▸ **Objetivos**
• A. Segundo o texto sobre os encontros, qual delegação formulou um dos melhores resumos feitos durante as reuniões?
• B. No último parágrafo do texto sobre os encontros, quais são todos os eventos citados como ocasiões para se dirigir a esses ativistas?
• C. Retome o texto sobre os encontros logo depois da última frase e escreva a continuação.

▸ **Texto fornecido**
Os participantes da Aldeia da Água, por outro lado, apostaram mais no desenvolvimento de formas de organização autônomas, com grandes diferenças nesta concepção de economia dependendo dos contextos. A diferença entre o nível de estruturação exigido pelas iniciativas “reformistas” e a sua incorporação real nessa iniciativa coloca em questão a capacidade do reformismo para antecipar os limites da autonomia e as suas dificuldades em pensar a questão do poder político, na qual a questão de representação desempenha um papel importante. Por outro lado, seria errado falar de uma “falta de reflexão” e colocar todas as iniciativas que se afirmam autônomas na categoria de “socialismo utópico”, por exemplo.

A maioria dos expoentes mostrou mais ou menos de forma explícita estar ciente das contradições das estratégias escolhidas, e muitas vezes optou explicitamente por encontrar formas de atuar na situação que lhes concernia para politizar as pessoas, “fazendo” com elas. Não houve nenhuma crítica explícita às organizações trotskistas francesas que, nesta matéria, optaram por discursos mais performativos para se distinguirem e justificarem a sua autoconstrução, em vez de investirem as suas forças num movimento real sem a garantia de repercussões imediatas.

Um dos melhores resumos expressos durante as reuniões, tendo em conta tanto as questões em jogo como a necessidade de aproveitar experiências reais, foi formulado pela delegação de Rojava. Poderíamos criticar as questões políticas que não foram levantadas e que talvez sejam deliberadamente evitadas nesta declaração, mas ela tem o mérito de deixar abertas todas as possibilidades em termos de respostas políticas [18] e práticas.

Algumas lições dos encontros

Além dos contatos que tornaram possíveis estes encontros e das relações de confiança que contribuíram para estabelecer ou reforçar, permitiram tomar conhecimento de fatos que ajudam a refinar a elaboração de respostas estratégicas que ora se baseiam na necessidade de adaptação ao período atual, ora na necessidade de reafirmar certas experiências passadas e certos fundamentos. Aqui estão alguns exemplos:

-Alguns dos presentes na Vila da Água acreditavam que as organizações não governamentais poderiam ser alavancas para corrigir os efeitos do capitalismo. Hoje, questionam estas opções estratégicas. A (previsível) degeneração do movimento antiglobalização e a crescente despolitização da maioria das ONGs implicam que estas pessoas terão de prestar especial atenção aos prismas de análise e aos caminhos para soluções internacionalistas e revolucionárias. Dependendo de nossas forças e das prioridades do período, poderia haver algum interesse em nos dirigir a estes ativistas participando, por exemplo, no próximo Fórum Social Mundial no Benin, em 2026, na Cúpula Social a realizar-se de 15 a 17 de novembro de 2024 no Rio de Janeiro em preparação para o G20, ou em reuniões que acontecerão à margem da próxima COP, e das conferências climáticas.

[Parte de um arquivo de dados]
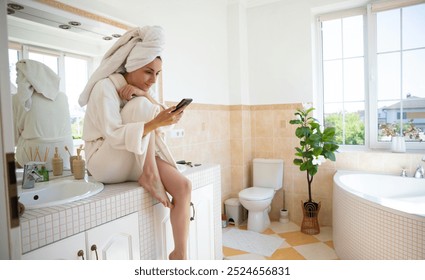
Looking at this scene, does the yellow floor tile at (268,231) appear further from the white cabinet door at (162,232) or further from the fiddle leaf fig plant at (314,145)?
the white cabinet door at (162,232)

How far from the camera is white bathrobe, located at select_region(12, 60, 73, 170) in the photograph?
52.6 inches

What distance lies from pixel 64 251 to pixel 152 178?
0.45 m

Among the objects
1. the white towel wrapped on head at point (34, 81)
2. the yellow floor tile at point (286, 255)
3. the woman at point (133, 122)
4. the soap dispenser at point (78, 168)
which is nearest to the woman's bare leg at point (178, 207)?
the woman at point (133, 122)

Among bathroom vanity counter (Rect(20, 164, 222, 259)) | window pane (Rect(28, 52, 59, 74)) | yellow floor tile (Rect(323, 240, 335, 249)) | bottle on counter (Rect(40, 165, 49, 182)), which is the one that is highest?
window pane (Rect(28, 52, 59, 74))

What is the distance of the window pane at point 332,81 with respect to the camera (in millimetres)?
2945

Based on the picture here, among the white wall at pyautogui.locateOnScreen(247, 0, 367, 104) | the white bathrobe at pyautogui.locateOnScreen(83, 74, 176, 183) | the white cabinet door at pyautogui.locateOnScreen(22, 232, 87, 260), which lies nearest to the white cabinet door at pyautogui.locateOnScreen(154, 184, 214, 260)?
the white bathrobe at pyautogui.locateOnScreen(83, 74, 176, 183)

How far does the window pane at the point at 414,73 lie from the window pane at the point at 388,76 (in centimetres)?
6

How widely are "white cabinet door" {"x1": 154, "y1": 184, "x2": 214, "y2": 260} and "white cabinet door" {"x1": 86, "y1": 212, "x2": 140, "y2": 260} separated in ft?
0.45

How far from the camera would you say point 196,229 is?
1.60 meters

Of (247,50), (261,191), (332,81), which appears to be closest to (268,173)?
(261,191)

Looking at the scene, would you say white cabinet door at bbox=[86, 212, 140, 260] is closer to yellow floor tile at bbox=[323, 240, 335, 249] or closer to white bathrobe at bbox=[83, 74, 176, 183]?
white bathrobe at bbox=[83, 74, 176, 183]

* * *

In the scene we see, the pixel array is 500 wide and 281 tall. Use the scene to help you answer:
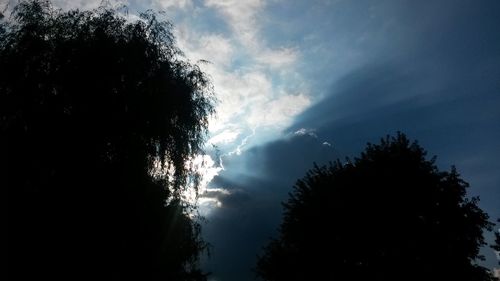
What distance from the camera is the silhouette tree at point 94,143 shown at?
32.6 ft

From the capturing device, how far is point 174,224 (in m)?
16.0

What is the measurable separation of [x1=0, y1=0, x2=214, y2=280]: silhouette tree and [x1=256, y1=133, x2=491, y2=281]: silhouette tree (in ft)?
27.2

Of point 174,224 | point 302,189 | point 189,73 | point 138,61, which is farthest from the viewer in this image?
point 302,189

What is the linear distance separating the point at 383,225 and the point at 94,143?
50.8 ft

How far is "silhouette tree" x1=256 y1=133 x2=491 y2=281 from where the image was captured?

▸ **Respostas dos exercícios**
• A. A delegação de Rojava.

• B.
- O próximo Fórum Social Mundial no Benin, em 2026
- A Cúpula Social de 15 a 17 de novembro de 2024 no Rio de Janeiro, em preparação para o G20
- As reuniões à margem da próxima COP e das conferências climáticas

• C.
Também estão sendo preparadas outras reuniões globais politicamente mais próximas das que aconteceram em Melle e das nossas orientações, como as Reuniões Internacionais pelo Clima e pela Vida no México, de 4 a 9 de novembro de 2024 [19].

-Em um plano mais teórico, a diversidade de testemunhos de iniciativas tem mostrado diferenças em contextos que não permitem copiar e colar soluções organizacionais. As soluções propostas por alguns grupos autônomos na Europa, para se organizarem, em países cujas condições materiais favorecem a sensação de poder escapar às necessidades de uma organização coletiva em grande escala, podem ter algum interesse. Em Rojava, a opressão cultural e a guerra travada contra todo um povo pelos regimes circundantes criaram, sem dúvida, as condições para a necessidade de formar uma “comunidade” para resistir. As condições de sobrevivência imediata nesta escala exigem também a necessidade de uma organização social mais formalizada, ou mesmo a negociação de poderes hostis para obter meios de defesa…

Algumas intervenções destacaram a necessidade de desocidentalizar as formas de analisar (e julgar) a opressão e as formas de resistir às opressões e à exploração de diferentes naturezas. Cabe perguntar até que ponto esta “desocidentalização” não deveria ser alcançada por meio de uma marxização dos prismas de análise, ou seja, tendo em conta as condições materiais e as relações sociais específicas de cada situação.

-A reconstrução de uma cultura operacional para um grande número de pessoas também foi uma conquista deste encontro. Embora ainda seja necessário fazer melhorias para garantir que os ativistas que participam nas ações o façam com plena consciência da causa, os organizadores parecem ter aprendido com a experiência da segunda reunião de Sainte-Soline. A cultura operacional materializou-se também no funcionamento dos refeitórios, que exigiu a coordenação de muitos ativistas para preparar e servir milhares de refeições todos os dias.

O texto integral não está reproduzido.